§ Exercise objective:
Reproduce every one of the following items word for word, omitting the pictures from your reproduction.

§ Available records:
○ ○ ○
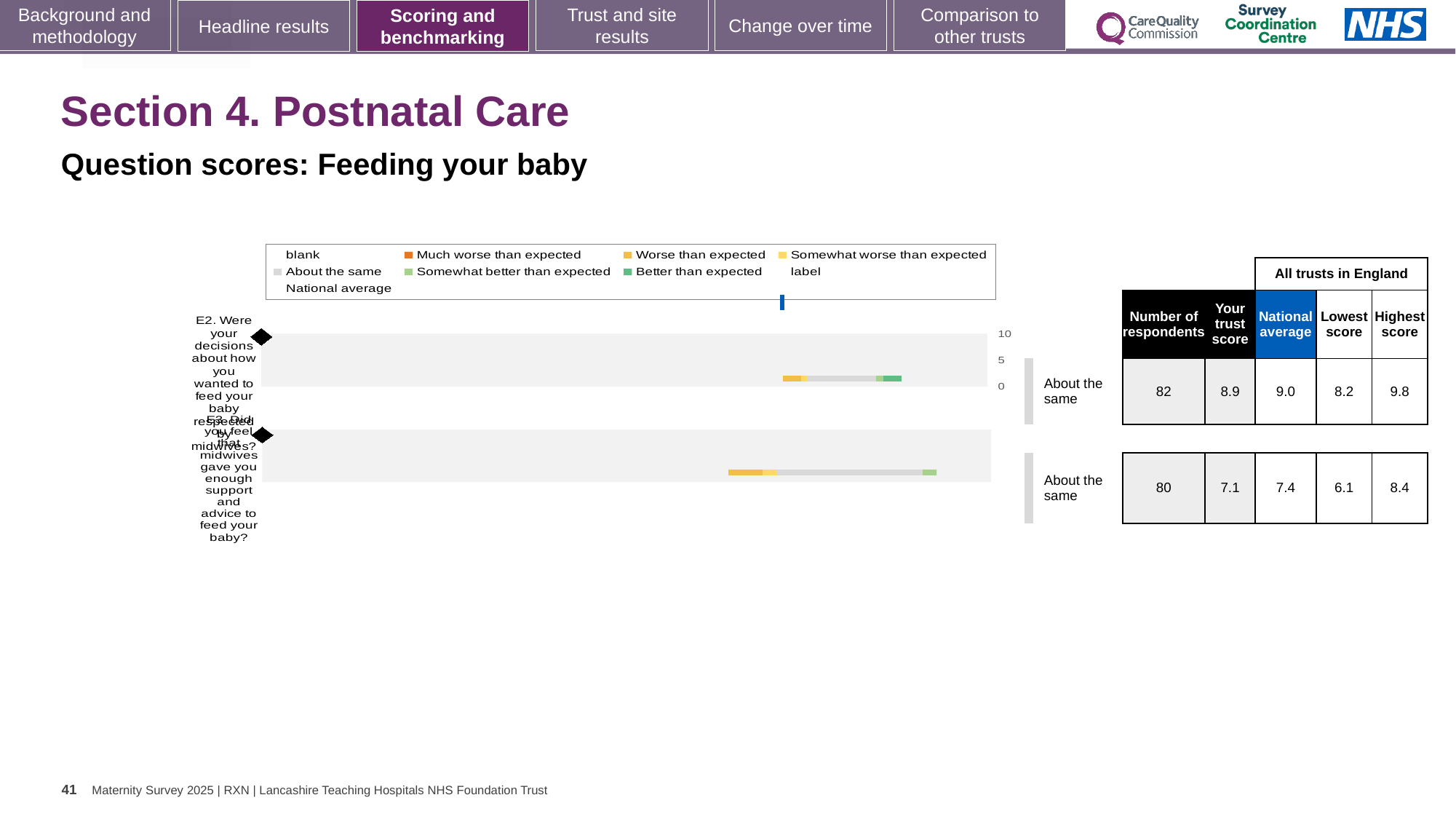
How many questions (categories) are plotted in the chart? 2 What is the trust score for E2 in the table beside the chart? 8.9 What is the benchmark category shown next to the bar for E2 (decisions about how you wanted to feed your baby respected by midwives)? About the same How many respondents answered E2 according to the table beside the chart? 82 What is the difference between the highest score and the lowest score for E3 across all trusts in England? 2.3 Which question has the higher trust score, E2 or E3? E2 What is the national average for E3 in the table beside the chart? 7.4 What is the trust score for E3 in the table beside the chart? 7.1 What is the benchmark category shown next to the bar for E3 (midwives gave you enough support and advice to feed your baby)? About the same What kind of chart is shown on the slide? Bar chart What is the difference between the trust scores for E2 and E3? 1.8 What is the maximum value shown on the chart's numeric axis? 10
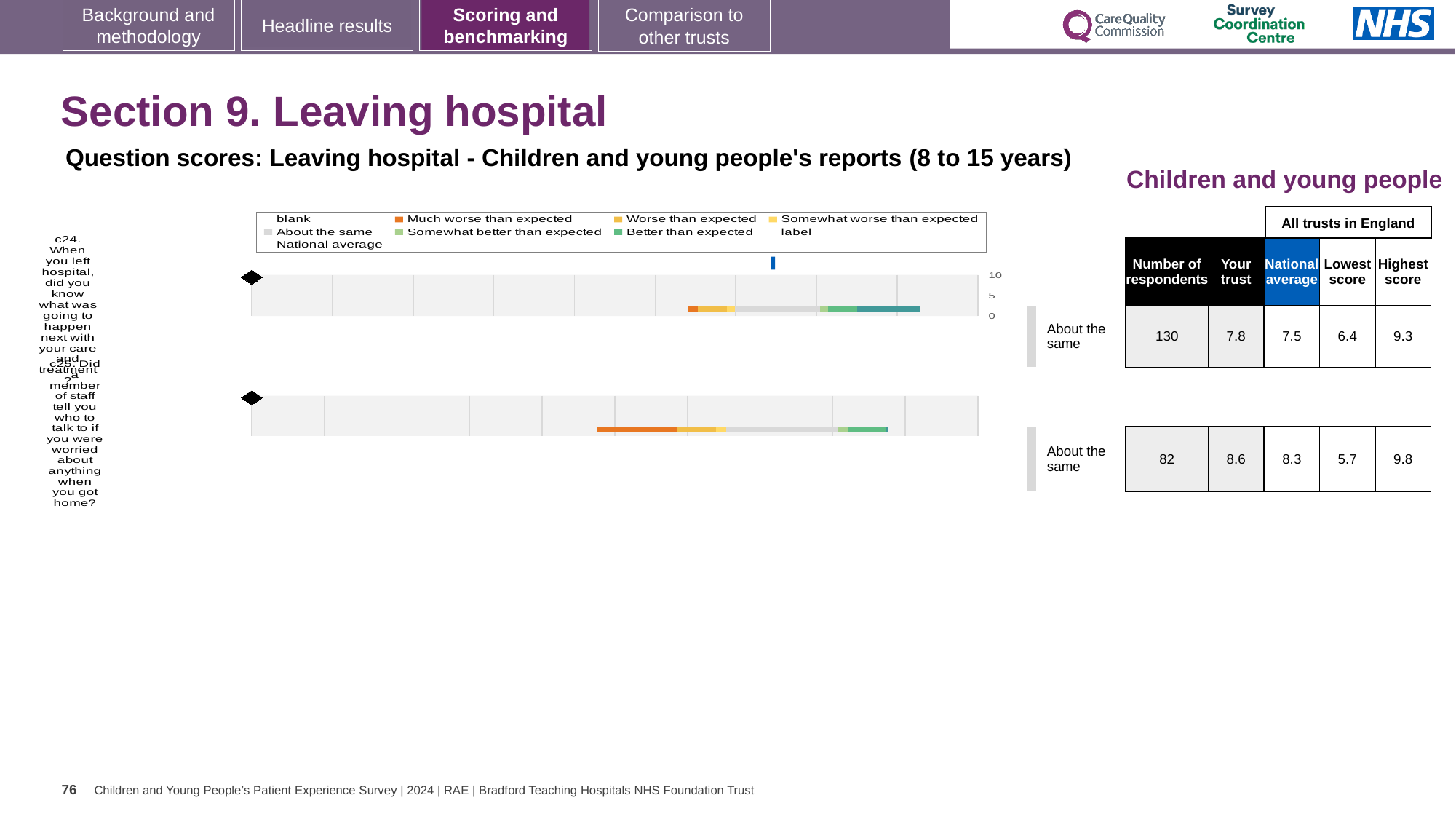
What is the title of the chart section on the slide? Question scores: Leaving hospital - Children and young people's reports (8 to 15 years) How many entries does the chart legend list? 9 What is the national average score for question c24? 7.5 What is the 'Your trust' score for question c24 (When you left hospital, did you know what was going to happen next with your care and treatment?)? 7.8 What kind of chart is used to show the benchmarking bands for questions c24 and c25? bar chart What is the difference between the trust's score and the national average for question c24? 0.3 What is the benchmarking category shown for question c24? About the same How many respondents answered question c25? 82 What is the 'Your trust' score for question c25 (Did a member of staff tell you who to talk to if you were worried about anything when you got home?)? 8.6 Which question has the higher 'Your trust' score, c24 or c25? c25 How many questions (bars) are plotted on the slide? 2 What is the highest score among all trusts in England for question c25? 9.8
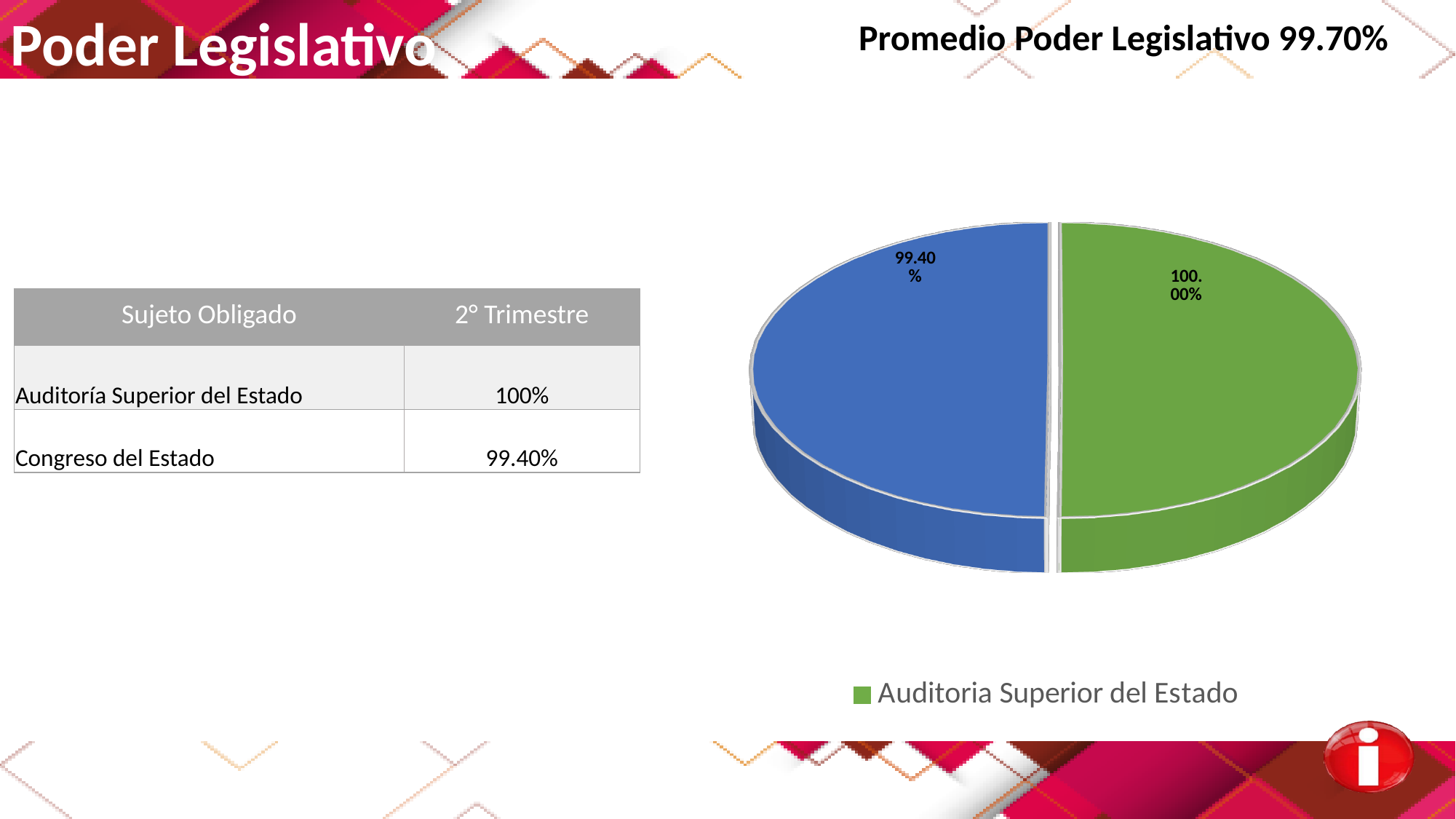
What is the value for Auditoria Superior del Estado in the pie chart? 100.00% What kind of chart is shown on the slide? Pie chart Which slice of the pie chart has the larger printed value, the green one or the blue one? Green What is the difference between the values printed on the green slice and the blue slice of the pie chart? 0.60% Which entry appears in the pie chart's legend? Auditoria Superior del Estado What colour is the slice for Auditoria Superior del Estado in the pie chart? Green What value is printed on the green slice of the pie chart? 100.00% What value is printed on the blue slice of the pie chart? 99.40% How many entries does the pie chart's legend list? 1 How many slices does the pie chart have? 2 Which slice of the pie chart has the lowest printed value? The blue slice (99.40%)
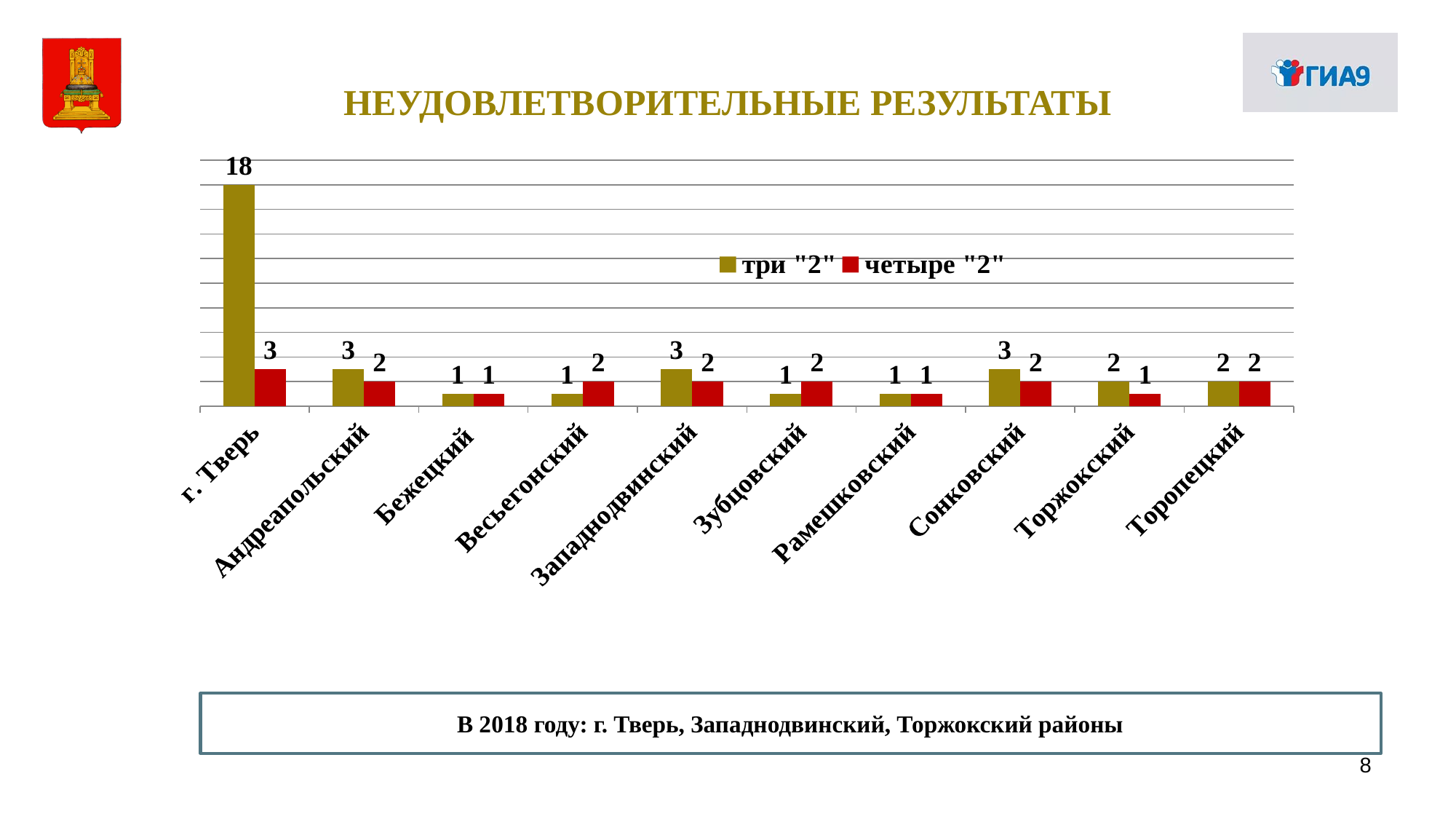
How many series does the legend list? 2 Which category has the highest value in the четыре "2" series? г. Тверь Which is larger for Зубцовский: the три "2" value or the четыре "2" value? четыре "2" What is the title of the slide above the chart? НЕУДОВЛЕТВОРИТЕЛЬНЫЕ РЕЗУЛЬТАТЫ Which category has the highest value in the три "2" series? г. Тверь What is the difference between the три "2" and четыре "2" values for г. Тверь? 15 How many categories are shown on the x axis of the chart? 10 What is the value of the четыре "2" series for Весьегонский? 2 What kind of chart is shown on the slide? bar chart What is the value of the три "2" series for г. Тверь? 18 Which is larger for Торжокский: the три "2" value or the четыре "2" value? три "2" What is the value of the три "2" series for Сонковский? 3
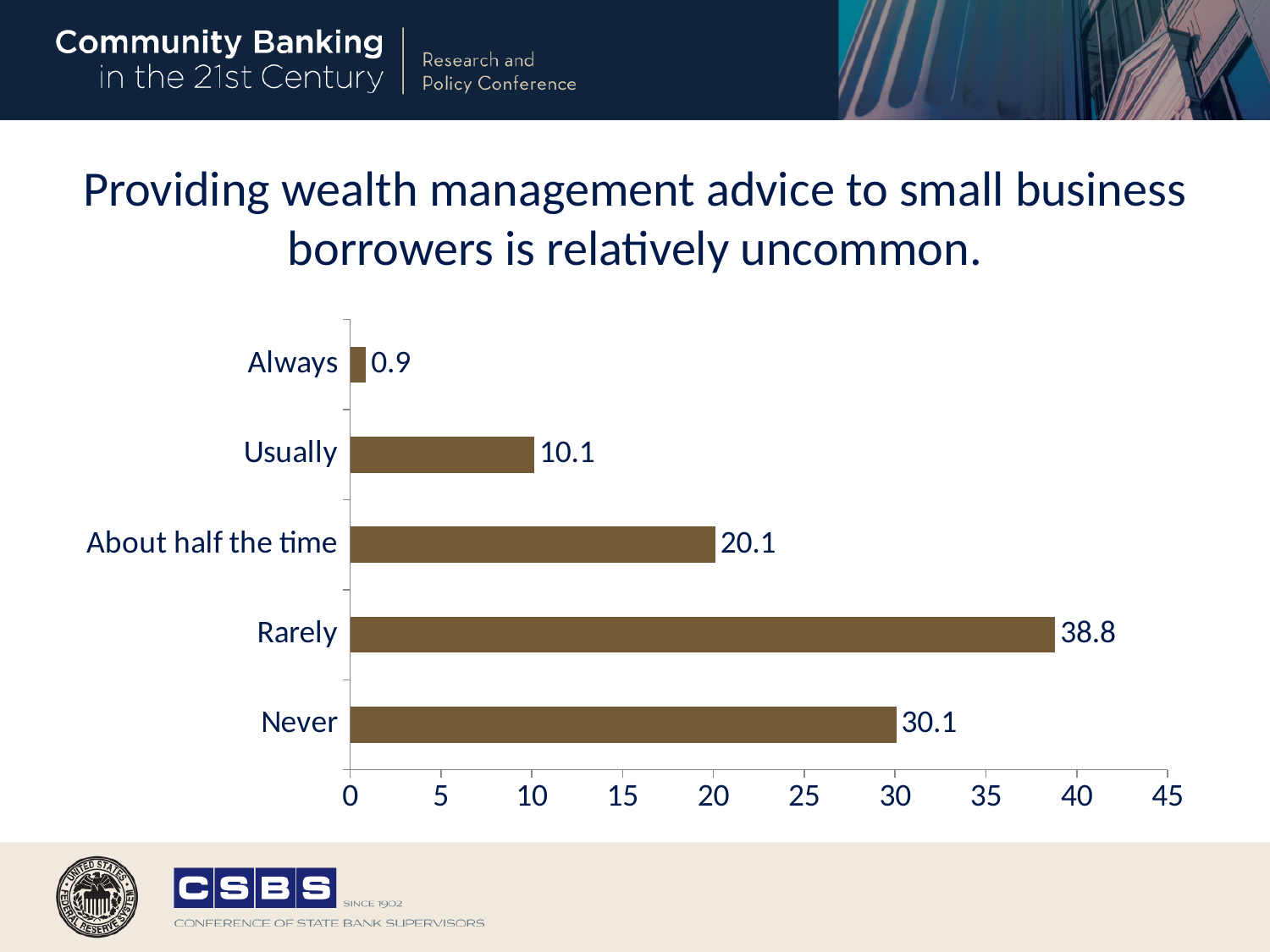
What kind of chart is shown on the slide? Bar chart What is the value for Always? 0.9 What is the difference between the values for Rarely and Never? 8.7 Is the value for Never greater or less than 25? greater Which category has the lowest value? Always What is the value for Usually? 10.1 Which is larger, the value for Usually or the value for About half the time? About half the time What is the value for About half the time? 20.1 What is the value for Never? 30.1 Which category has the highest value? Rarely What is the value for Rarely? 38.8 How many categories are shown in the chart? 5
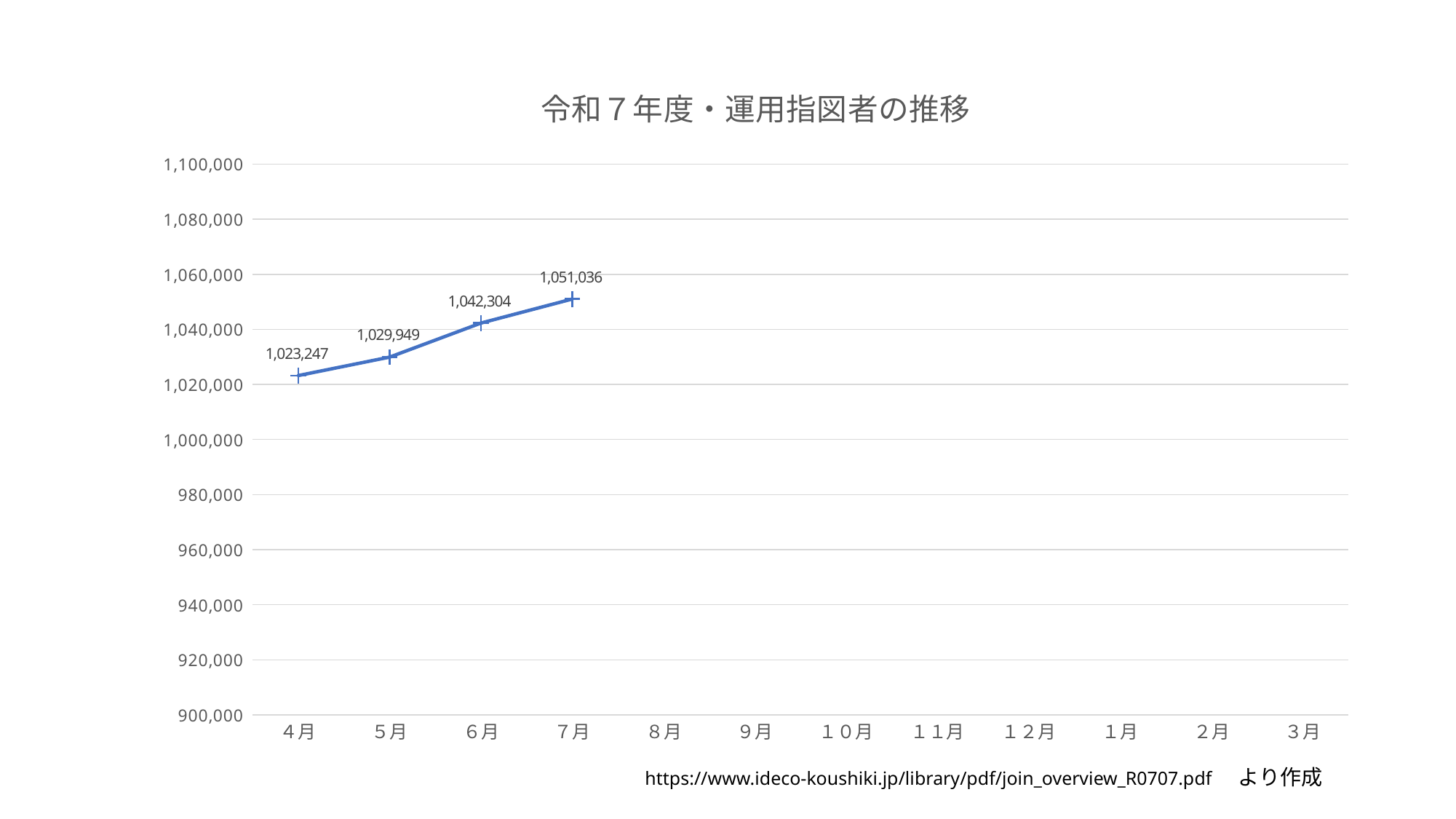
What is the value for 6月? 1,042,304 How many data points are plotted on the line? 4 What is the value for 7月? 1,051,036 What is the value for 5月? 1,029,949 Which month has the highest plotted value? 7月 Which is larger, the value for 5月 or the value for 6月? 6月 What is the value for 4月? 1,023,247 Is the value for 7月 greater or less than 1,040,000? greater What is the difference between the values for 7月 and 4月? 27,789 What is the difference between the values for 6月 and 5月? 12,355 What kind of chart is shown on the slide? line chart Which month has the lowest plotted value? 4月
○ ○ ○
§ Written solution:
How many questions (categories) are plotted in the chart? 2 What is the trust score for E2 in the table beside the chart? 8.9 What is the benchmark category shown next to the bar for E2 (decisions about how you wanted to feed your baby respected by midwives)? About the same How many respondents answered E2 according to the table beside the chart? 82 What is the difference between the highest score and the lowest score for E3 across all trusts in England? 2.3 Which question has the higher trust score, E2 or E3? E2 What is the national average for E3 in the table beside the chart? 7.4 What is the trust score for E3 in the table beside the chart? 7.1 What is the benchmark category shown next to the bar for E3 (midwives gave you enough support and advice to feed your baby)? About the same What kind of chart is shown on the slide? Bar chart What is the difference between the trust scores for E2 and E3? 1.8 What is the maximum value shown on the chart's numeric axis? 10
What is the title of the chart section on the slide? Question scores: Leaving hospital - Children and young people's reports (8 to 15 years) How many entries does the chart legend list? 9 What is the national average score for question c24? 7.5 What is the 'Your trust' score for question c24 (When you left hospital, did you know what was going to happen next with your care and treatment?)? 7.8 What kind of chart is used to show the benchmarking bands for questions c24 and c25? bar chart What is the difference between the trust's score and the national average for question c24? 0.3 What is the benchmarking category shown for question c24? About the same How many respondents answered question c25? 82 What is the 'Your trust' score for question c25 (Did a member of staff tell you who to talk to if you were worried about anything when you got home?)? 8.6 Which question has the higher 'Your trust' score, c24 or c25? c25 How many questions (bars) are plotted on the slide? 2 What is the highest score among all trusts in England for question c25? 9.8
What is the value for Auditoria Superior del Estado in the pie chart? 100.00% What kind of chart is shown on the slide? Pie chart Which slice of the pie chart has the larger printed value, the green one or the blue one? Green What is the difference between the values printed on the green slice and the blue slice of the pie chart? 0.60% Which entry appears in the pie chart's legend? Auditoria Superior del Estado What colour is the slice for Auditoria Superior del Estado in the pie chart? Green What value is printed on the green slice of the pie chart? 100.00% What value is printed on the blue slice of the pie chart? 99.40% How many entries does the pie chart's legend list? 1 How many slices does the pie chart have? 2 Which slice of the pie chart has the lowest printed value? The blue slice (99.40%)
How many series does the legend list? 2 Which category has the highest value in the четыре "2" series? г. Тверь Which is larger for Зубцовский: the три "2" value or the четыре "2" value? четыре "2" What is the title of the slide above the chart? НЕУДОВЛЕТВОРИТЕЛЬНЫЕ РЕЗУЛЬТАТЫ Which category has the highest value in the три "2" series? г. Тверь What is the difference between the три "2" and четыре "2" values for г. Тверь? 15 How many categories are shown on the x axis of the chart? 10 What is the value of the четыре "2" series for Весьегонский? 2 What kind of chart is shown on the slide? bar chart What is the value of the три "2" series for г. Тверь? 18 Which is larger for Торжокский: the три "2" value or the четыре "2" value? три "2" What is the value of the три "2" series for Сонковский? 3
What kind of chart is shown on the slide? Bar chart What is the value for Always? 0.9 What is the difference between the values for Rarely and Never? 8.7 Is the value for Never greater or less than 25? greater Which category has the lowest value? Always What is the value for Usually? 10.1 Which is larger, the value for Usually or the value for About half the time? About half the time What is the value for About half the time? 20.1 What is the value for Never? 30.1 Which category has the highest value? Rarely What is the value for Rarely? 38.8 How many categories are shown in the chart? 5
What is the value for 6月? 1,042,304 How many data points are plotted on the line? 4 What is the value for 7月? 1,051,036 What is the value for 5月? 1,029,949 Which month has the highest plotted value? 7月 Which is larger, the value for 5月 or the value for 6月? 6月 What is the value for 4月? 1,023,247 Is the value for 7月 greater or less than 1,040,000? greater What is the difference between the values for 7月 and 4月? 27,789 What is the difference between the values for 6月 and 5月? 12,355 What kind of chart is shown on the slide? line chart Which month has the lowest plotted value? 4月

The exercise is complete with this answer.